MORE REFUGEES - FEWER SKILLED MIGRANTS | Sustainable Population Australia

An independent not-for-profit organisation seeking to protect the environment and our quality of life by ending population growth in Australia and globally, while rejecting racism and coercive population control. SPA is an environmental advocacy organisation, not a political party.


22 October 2009


Were Australia a compassionate nation, it would be taking in more asylum
seekers and fewer skilled migrants, according to Australia’s only
environment group dedicated to lower population, Sustainable Population
Australia (SPA).

SPA National President, Ms Sandra Kanck, says Australia could double the
number of refugees it accepts, providing that at least as many, if not
more (which is SPA’s preference), were cut from the skilled migration

Australia's humanitarian program is currently 13,500 annually, while
skilled immigration for 2008-9 is 115,000. Total net overseas migration,
however, for the year ended 31 March 2009, was 278,200 persons. As well
as skilled migration, this includes family reunion, New Zealanders and
those on temporary visas.

“We have no moral obligation to the people coming here under the skilled
migration program – they are not fleeing from war-torn states," says Ms
Kanck. "They are taking places we could make available to real refugees.

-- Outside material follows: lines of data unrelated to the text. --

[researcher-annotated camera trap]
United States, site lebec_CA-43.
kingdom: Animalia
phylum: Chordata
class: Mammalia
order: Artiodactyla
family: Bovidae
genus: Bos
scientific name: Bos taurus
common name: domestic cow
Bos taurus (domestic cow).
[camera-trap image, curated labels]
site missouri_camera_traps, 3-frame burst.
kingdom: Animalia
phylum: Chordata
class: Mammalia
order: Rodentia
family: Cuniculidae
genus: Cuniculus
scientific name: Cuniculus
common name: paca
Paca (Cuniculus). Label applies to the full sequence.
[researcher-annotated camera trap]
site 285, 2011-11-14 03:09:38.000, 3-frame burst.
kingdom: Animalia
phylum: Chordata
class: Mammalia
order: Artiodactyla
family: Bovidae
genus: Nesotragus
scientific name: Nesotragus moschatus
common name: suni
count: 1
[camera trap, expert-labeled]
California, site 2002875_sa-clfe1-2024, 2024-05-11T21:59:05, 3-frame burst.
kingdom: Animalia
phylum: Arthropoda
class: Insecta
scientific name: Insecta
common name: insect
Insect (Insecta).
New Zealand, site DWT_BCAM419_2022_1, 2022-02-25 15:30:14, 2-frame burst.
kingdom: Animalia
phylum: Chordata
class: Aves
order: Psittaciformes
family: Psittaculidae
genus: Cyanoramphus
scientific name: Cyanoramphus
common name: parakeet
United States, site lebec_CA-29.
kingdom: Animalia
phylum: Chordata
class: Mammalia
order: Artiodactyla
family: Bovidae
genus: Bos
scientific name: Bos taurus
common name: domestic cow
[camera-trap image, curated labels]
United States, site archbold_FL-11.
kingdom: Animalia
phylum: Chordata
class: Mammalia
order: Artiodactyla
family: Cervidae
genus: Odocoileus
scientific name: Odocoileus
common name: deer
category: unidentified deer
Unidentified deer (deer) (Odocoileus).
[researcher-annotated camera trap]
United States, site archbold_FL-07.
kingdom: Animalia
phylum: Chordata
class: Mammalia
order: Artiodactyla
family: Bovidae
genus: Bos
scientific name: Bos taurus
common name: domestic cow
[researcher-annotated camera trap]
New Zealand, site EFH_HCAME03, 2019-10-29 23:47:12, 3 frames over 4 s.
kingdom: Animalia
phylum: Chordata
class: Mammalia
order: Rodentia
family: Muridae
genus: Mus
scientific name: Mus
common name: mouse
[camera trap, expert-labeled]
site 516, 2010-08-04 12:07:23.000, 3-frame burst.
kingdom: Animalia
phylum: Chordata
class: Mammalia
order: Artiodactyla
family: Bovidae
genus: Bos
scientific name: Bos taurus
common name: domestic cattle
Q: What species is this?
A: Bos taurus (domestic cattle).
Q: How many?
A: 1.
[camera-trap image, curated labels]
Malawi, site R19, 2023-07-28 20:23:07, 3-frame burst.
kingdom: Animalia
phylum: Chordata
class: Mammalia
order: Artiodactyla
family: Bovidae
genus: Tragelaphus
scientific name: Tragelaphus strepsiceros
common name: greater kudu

“With 22 million refugees in the world at the moment, Australia cannot
take them all, but we can accept more than we currently do – provided we
reduce the skilled migration intake," she says.

Ms Kanck says that Prime Minister Kevin Rudd’s rebuffing of asylum
seekers and attacks on so-called people smugglers are a diversionary tactic.

"Mr Rudd is responsible for one of the highest immigration rates in
decades so his line on the current influx of asylum seekers is simply a
smoke screen to avoid public discussion on the bigger issue of the
immigration blow-out.

“Refugees have to wait in long queues for places to become available,
while at the same time Mr Rudd has an open door policy to people who
want to come here for purely economic reasons.

"Surely Australia can supply its own skills and not poach from other
countries," says Ms Kanck. “If we got rid of the baby bonus we could put
that money into training/retraining our current population and thus
decrease our reliance on the skilled migration program."

Ms Kanck added that a multi-pronged approach was what was required in
dealing with refugees. Diplomatic efforts could often diminish conflict
that cause people to flee.

"For instance, what is Australia doing to ensure that the Sri Lankan
Government is treating the Tamils fairly and humanely?" she asks.